• Фрагмент текста:

· · ·

Но в вашем случае такая резкая смена климата – из сырого Санкт-Петербурга – в знойный Чадан. Не опасались, что для вашей девятимесячной Киры это будет сложным испытанием?
– А ей не привыкать. Когда Кире два месяца было, она в Приэльбрусье вместе с нами поднялась на подъемнике до станции «Мир» на высоту в три с половиной тысячи метров. Правда всё это время проспала.
Кира ведь не в Питере родилась, а в Нальчике.
– Как же вы в столице Кабардино-Балкарии оказались?
– Командировка. Работаю сейчас в фирме, которая занимается современным оборудованием театров, филармоний, концертных комплексов с высокой степенью защиты: электрика, механика, звук, постановочное, дежурное освещение, служебная связь.
В Нальчик меня из Северодвинска перевели, и был этому очень рад, потому что Северодвинск – ужасный город для беременной женщины, там очень не очень с экологией.
– Наташа тоже вместе с вами в этой фирме работает?
– Нет, она просто со мной ездит. Я всегда вожу семью с собой. Была пара коротких командировок, в которых один был, но во все поездки длиннее трех недель стараюсь их брать. Ребенок быстро растет очень и не хочется эти моменты пропускать.
Мне сказали, что работа в музыкальном театре в Нальчике – на пару месяцев, оказалось – на полгода. Там, в Нальчике, мы и расписались. Там и Кира 8 октября 2014 года родилась.
Нам сильно помогла с документами начальница ЗАГСа, она без проблем всё выписала. Ее фамилия – Шериева – у нас в свидетельстве о браке стоит. Такая большая красивая женщина с рубинами в ушах и на пальцах. И кабинет – большой, богатый, как и должно быть в ЗАГСах.
На стене – картина: женщина в национальном костюме, очень на нее похожая. Спросил: «Это вы?» Оказалось – нет, это ее мать-кабардинка. Рассказала, что памятник «Мария» в честь присоединения Кабардино-Балкарии к России как раз с ее матери делали. Этот памятник в центре Нальчика стоит как раз напротив театра, который мы переоборудовали. Мы с Наташей очень прониклись.
Роды с ножом-финкой
– И как в Нальчике с медицинским обслуживанием рожениц?
– Не знаю, не пробовали. Мы родили сами, спокойно – дома, в квартире, которую снимали. Чем повергли в шок местную медицинскую общественность.
– Не успели в роддом?
– И не собирались даже.
– Так эта сумасшедшая идея была продуманной?
– Да. Даже не скажу, кто из нас больше на этом настаивал, я или Наташа. У нас есть друзья, которые в этом плане примером явились. Живут на Кавказе, в Карачаево-Черкессии. У них двое детей, и обоих они рожали в диких условиях. А мы-то хоть в квартире.

· · ·

• Записанные данные:
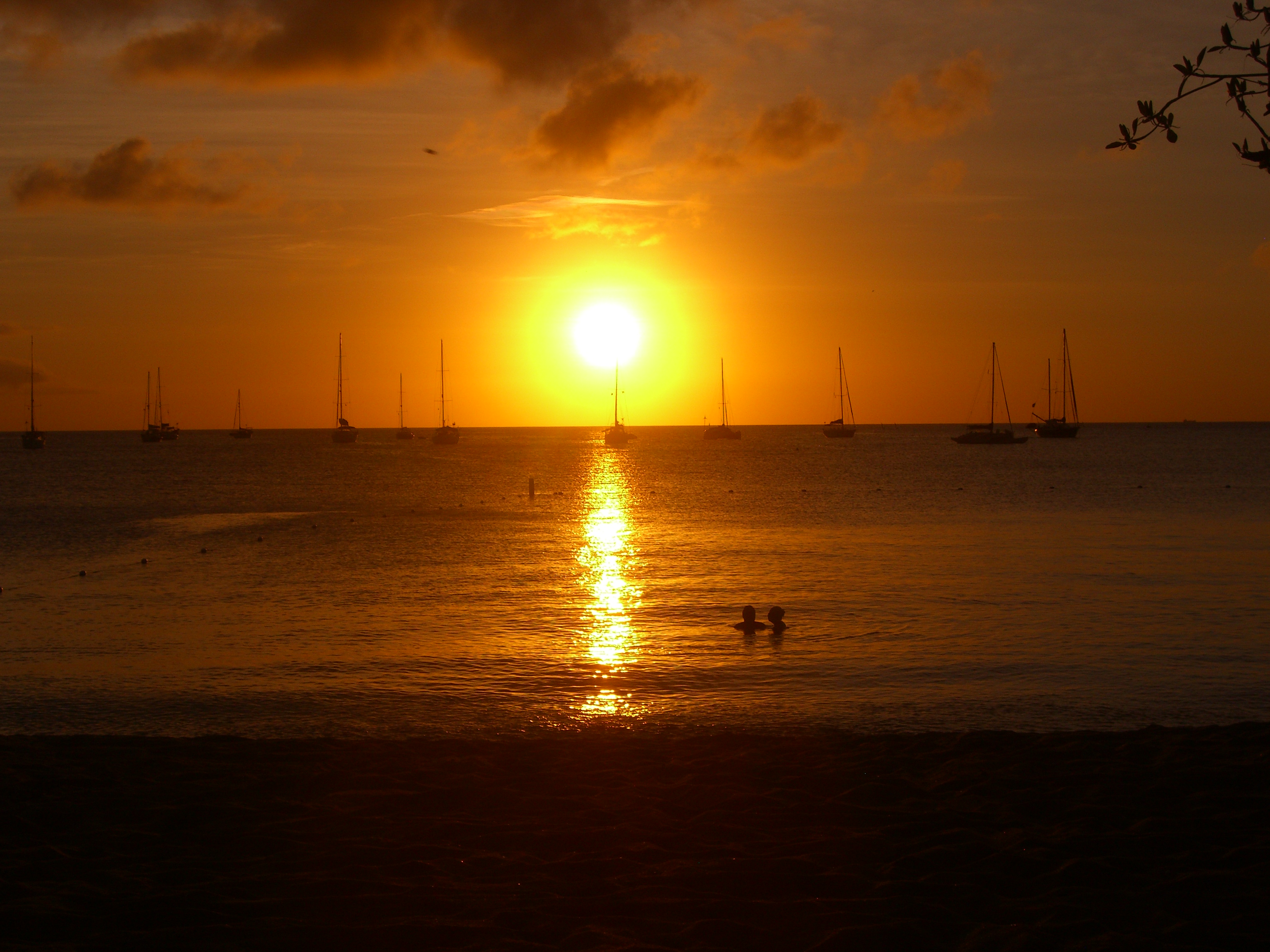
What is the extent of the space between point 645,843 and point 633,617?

· · ·

• Условие задания: Подхватите интервью о командировке в Нальчик и рождении дочери Киры и продолжите его с реплики, следующей за последней.

• Ответ:
И почему сумасшедшая идея? Это называется естественное рождение. И мы к нему готовились: слушали лекции Михаила Фомина, духовного акушера с большим образованием и опытом. Он говорит, что сегодня врачи стали просто менеджерами медицинских услуг, а из беременности, которая всегда была прекрасным состоянием женщины, сделали болезнь, которую непременно надо переносить в больнице.
Ни в коем случае не хочу никого агитировать, это личный выбор каждого, но я с ним согласен. Роды – это интимный процесс, а что в роддоме? Родных рядом нет, какая-то лампа в тебя светит, кругом чужие люди, которым надо домой успеть. Плюс еще и ребенка куда-то уносят, заворачивают в их якобы стерильные вещи, в которых стафилококк живет. Зачем это нужно? Рожденный естественно – гораздо здоровее и спокойней, чем тот, кто в роддоме на свет появился.
Конечно, какие-то осложнения в процессе беременности могут возникнуть, но у нас всё было в порядке. Наташа все-таки пару раз ходила в женскую консультацию, два УЗИ сделали. Хотя польза УЗИ до сих пор никем не доказана. Говорят, что оно безвредно, но ведь это достаточно жесткая звуковая частота, которую ребенок все-таки воспринимает: начинает дергаться. Так что не факт, что полезно.
На втором УЗИ точно пол ребенка определить не смогли, было предположение, что девочка, но так как больше мы его не делали, то до последнего момента не были уверены.
– И как вы к этим естественным родам готовились?
– Как можно больше времени проводили вместе, это очень важно. А самое главное – абсолютное спокойствие. Все осложнения, которые могут быть, идут от нервов.
Еще – чистые пеленки и чистая ванна. Хотя мы сначала не собирались в ванне рожать, но получилось, что родили в ней.
И проспиртованный нож. Он и сейчас у нас собой. У нас два таких ножа: мой – побольше, Наташин – поменьше. Ножи-финки шведского производства из высокопрочной углеродистой стали.
Наташин нож я хорошо заточил, обернул чистой тканью и проложил проспиртованными салфетками. Он просто ждал своего момента.
– Когда этот момент схваток наступает, папы обычно начинают ужасно паниковать.
– А я засыпал. Честно говоря, до последнего момента думал, что это тренировочные схватки, и почти не волновался. С десяти вечера до восьми утра мы рожали. Сидел с телефоном и по приложению таймера и отмечал промежутки времени между схватками. Наташа практически не кричала, только уже в самом конце, и я бы не сказал, что это были крики.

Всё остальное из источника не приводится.